### Goal of the exercise
Whatever the listing holds, output it without alteration.

### Excerpted records
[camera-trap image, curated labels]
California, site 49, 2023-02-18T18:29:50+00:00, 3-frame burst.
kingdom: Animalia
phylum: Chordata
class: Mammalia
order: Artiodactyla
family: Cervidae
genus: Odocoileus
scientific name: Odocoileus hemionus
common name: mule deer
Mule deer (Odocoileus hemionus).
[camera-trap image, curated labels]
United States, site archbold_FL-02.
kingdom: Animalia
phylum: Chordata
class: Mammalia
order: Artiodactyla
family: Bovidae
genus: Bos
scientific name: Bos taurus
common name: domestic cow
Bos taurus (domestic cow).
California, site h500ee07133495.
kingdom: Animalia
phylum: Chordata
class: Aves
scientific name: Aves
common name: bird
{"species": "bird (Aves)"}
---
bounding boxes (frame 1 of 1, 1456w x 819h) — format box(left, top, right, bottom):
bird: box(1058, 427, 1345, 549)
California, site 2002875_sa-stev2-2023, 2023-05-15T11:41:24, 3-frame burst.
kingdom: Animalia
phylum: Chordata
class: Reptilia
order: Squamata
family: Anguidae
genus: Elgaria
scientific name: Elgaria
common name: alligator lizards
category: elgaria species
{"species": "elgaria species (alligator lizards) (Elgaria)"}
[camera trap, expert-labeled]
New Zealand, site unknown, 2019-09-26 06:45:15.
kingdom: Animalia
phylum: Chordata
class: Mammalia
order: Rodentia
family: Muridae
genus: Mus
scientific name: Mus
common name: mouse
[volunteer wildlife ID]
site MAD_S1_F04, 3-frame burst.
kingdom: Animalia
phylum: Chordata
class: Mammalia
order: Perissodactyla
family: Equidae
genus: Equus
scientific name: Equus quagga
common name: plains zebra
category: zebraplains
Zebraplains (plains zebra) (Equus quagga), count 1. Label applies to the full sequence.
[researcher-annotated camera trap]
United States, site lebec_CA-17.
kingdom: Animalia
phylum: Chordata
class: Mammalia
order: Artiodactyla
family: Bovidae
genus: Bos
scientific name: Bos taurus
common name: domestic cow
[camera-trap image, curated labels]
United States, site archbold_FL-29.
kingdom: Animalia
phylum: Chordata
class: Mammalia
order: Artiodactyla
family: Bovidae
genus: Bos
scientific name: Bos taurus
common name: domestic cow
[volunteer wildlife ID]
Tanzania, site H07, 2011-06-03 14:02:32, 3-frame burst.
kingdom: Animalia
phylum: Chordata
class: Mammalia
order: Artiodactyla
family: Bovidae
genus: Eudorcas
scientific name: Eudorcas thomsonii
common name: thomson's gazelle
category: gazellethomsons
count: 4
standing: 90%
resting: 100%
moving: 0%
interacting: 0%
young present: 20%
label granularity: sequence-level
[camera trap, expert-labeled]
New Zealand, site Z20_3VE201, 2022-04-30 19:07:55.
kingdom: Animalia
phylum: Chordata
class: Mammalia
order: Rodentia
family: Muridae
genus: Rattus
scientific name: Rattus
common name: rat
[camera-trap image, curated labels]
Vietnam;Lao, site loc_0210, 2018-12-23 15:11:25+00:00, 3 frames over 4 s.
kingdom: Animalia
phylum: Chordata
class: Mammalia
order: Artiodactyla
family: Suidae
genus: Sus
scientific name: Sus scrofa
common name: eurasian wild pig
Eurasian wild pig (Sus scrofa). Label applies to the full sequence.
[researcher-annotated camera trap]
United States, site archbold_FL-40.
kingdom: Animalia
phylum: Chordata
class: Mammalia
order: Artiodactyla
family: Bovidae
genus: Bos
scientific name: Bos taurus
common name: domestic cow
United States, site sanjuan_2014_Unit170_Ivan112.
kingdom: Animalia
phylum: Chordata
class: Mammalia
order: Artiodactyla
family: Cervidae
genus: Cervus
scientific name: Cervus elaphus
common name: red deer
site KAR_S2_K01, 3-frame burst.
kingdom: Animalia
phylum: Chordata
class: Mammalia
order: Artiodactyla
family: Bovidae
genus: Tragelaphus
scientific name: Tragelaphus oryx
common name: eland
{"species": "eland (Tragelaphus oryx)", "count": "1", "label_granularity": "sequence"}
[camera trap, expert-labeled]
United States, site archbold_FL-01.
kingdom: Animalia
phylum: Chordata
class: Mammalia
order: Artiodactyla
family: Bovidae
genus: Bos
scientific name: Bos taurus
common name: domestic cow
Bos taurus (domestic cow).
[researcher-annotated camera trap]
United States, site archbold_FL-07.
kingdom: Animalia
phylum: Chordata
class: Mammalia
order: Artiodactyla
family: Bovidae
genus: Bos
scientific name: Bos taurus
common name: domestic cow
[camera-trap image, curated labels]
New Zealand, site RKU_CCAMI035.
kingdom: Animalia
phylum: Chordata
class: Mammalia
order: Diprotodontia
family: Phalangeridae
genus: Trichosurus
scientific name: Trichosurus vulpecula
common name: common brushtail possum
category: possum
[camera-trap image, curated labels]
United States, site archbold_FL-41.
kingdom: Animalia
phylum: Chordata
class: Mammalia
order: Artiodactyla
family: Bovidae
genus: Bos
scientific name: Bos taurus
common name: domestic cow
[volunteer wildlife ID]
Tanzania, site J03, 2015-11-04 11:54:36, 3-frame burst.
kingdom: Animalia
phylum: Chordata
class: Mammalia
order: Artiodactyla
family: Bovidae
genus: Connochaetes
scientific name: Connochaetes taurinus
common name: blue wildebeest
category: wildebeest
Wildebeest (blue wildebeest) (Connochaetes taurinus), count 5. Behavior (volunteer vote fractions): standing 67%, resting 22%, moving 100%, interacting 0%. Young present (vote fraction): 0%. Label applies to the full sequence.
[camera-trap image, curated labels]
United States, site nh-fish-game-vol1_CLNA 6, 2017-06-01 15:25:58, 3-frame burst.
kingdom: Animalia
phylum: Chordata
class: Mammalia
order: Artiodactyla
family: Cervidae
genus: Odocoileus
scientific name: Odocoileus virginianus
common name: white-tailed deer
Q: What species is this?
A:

### Solution for this exercise
[camera-trap image, curated labels]
California, site 49, 2023-02-18T18:29:50+00:00, 3-frame burst.
kingdom: Animalia
phylum: Chordata
class: Mammalia
order: Artiodactyla
family: Cervidae
genus: Odocoileus
scientific name: Odocoileus hemionus
common name: mule deer
Mule deer (Odocoileus hemionus).
[camera-trap image, curated labels]
United States, site archbold_FL-02.
kingdom: Animalia
phylum: Chordata
class: Mammalia
order: Artiodactyla
family: Bovidae
genus: Bos
scientific name: Bos taurus
common name: domestic cow
Bos taurus (domestic cow).
California, site h500ee07133495.
kingdom: Animalia
phylum: Chordata
class: Aves
scientific name: Aves
common name: bird
{"species": "bird (Aves)"}
---
bounding boxes (frame 1 of 1, 1456w x 819h) — format box(left, top, right, bottom):
bird: box(1058, 427, 1345, 549)
California, site 2002875_sa-stev2-2023, 2023-05-15T11:41:24, 3-frame burst.
kingdom: Animalia
phylum: Chordata
class: Reptilia
order: Squamata
family: Anguidae
genus: Elgaria
scientific name: Elgaria
common name: alligator lizards
category: elgaria species
{"species": "elgaria species (alligator lizards) (Elgaria)"}
[camera trap, expert-labeled]
New Zealand, site unknown, 2019-09-26 06:45:15.
kingdom: Animalia
phylum: Chordata
class: Mammalia
order: Rodentia
family: Muridae
genus: Mus
scientific name: Mus
common name: mouse
[volunteer wildlife ID]
site MAD_S1_F04, 3-frame burst.
kingdom: Animalia
phylum: Chordata
class: Mammalia
order: Perissodactyla
family: Equidae
genus: Equus
scientific name: Equus quagga
common name: plains zebra
category: zebraplains
Zebraplains (plains zebra) (Equus quagga), count 1. Label applies to the full sequence.
[researcher-annotated camera trap]
United States, site lebec_CA-17.
kingdom: Animalia
phylum: Chordata
class: Mammalia
order: Artiodactyla
family: Bovidae
genus: Bos
scientific name: Bos taurus
common name: domestic cow
[camera-trap image, curated labels]
United States, site archbold_FL-29.
kingdom: Animalia
phylum: Chordata
class: Mammalia
order: Artiodactyla
family: Bovidae
genus: Bos
scientific name: Bos taurus
common name: domestic cow
[volunteer wildlife ID]
Tanzania, site H07, 2011-06-03 14:02:32, 3-frame burst.
kingdom: Animalia
phylum: Chordata
class: Mammalia
order: Artiodactyla
family: Bovidae
genus: Eudorcas
scientific name: Eudorcas thomsonii
common name: thomson's gazelle
category: gazellethomsons
count: 4
standing: 90%
resting: 100%
moving: 0%
interacting: 0%
young present: 20%
label granularity: sequence-level
[camera trap, expert-labeled]
New Zealand, site Z20_3VE201, 2022-04-30 19:07:55.
kingdom: Animalia
phylum: Chordata
class: Mammalia
order: Rodentia
family: Muridae
genus: Rattus
scientific name: Rattus
common name: rat
[camera-trap image, curated labels]
Vietnam;Lao, site loc_0210, 2018-12-23 15:11:25+00:00, 3 frames over 4 s.
kingdom: Animalia
phylum: Chordata
class: Mammalia
order: Artiodactyla
family: Suidae
genus: Sus
scientific name: Sus scrofa
common name: eurasian wild pig
Eurasian wild pig (Sus scrofa). Label applies to the full sequence.
[researcher-annotated camera trap]
United States, site archbold_FL-40.
kingdom: Animalia
phylum: Chordata
class: Mammalia
order: Artiodactyla
family: Bovidae
genus: Bos
scientific name: Bos taurus
common name: domestic cow
United States, site sanjuan_2014_Unit170_Ivan112.
kingdom: Animalia
phylum: Chordata
class: Mammalia
order: Artiodactyla
family: Cervidae
genus: Cervus
scientific name: Cervus elaphus
common name: red deer
site KAR_S2_K01, 3-frame burst.
kingdom: Animalia
phylum: Chordata
class: Mammalia
order: Artiodactyla
family: Bovidae
genus: Tragelaphus
scientific name: Tragelaphus oryx
common name: eland
{"species": "eland (Tragelaphus oryx)", "count": "1", "label_granularity": "sequence"}
[camera trap, expert-labeled]
United States, site archbold_FL-01.
kingdom: Animalia
phylum: Chordata
class: Mammalia
order: Artiodactyla
family: Bovidae
genus: Bos
scientific name: Bos taurus
common name: domestic cow
Bos taurus (domestic cow).
[researcher-annotated camera trap]
United States, site archbold_FL-07.
kingdom: Animalia
phylum: Chordata
class: Mammalia
order: Artiodactyla
family: Bovidae
genus: Bos
scientific name: Bos taurus
common name: domestic cow
[camera-trap image, curated labels]
New Zealand, site RKU_CCAMI035.
kingdom: Animalia
phylum: Chordata
class: Mammalia
order: Diprotodontia
family: Phalangeridae
genus: Trichosurus
scientific name: Trichosurus vulpecula
common name: common brushtail possum
category: possum
[camera-trap image, curated labels]
United States, site archbold_FL-41.
kingdom: Animalia
phylum: Chordata
class: Mammalia
order: Artiodactyla
family: Bovidae
genus: Bos
scientific name: Bos taurus
common name: domestic cow
[volunteer wildlife ID]
Tanzania, site J03, 2015-11-04 11:54:36, 3-frame burst.
kingdom: Animalia
phylum: Chordata
class: Mammalia
order: Artiodactyla
family: Bovidae
genus: Connochaetes
scientific name: Connochaetes taurinus
common name: blue wildebeest
category: wildebeest
Wildebeest (blue wildebeest) (Connochaetes taurinus), count 5. Behavior (volunteer vote fractions): standing 67%, resting 22%, moving 100%, interacting 0%. Young present (vote fraction): 0%. Label applies to the full sequence.
[camera-trap image, curated labels]
United States, site nh-fish-game-vol1_CLNA 6, 2017-06-01 15:25:58, 3-frame burst.
kingdom: Animalia
phylum: Chordata
class: Mammalia
order: Artiodactyla
family: Cervidae
genus: Odocoileus
scientific name: Odocoileus virginianus
common name: white-tailed deer
Q: What species is this?
A:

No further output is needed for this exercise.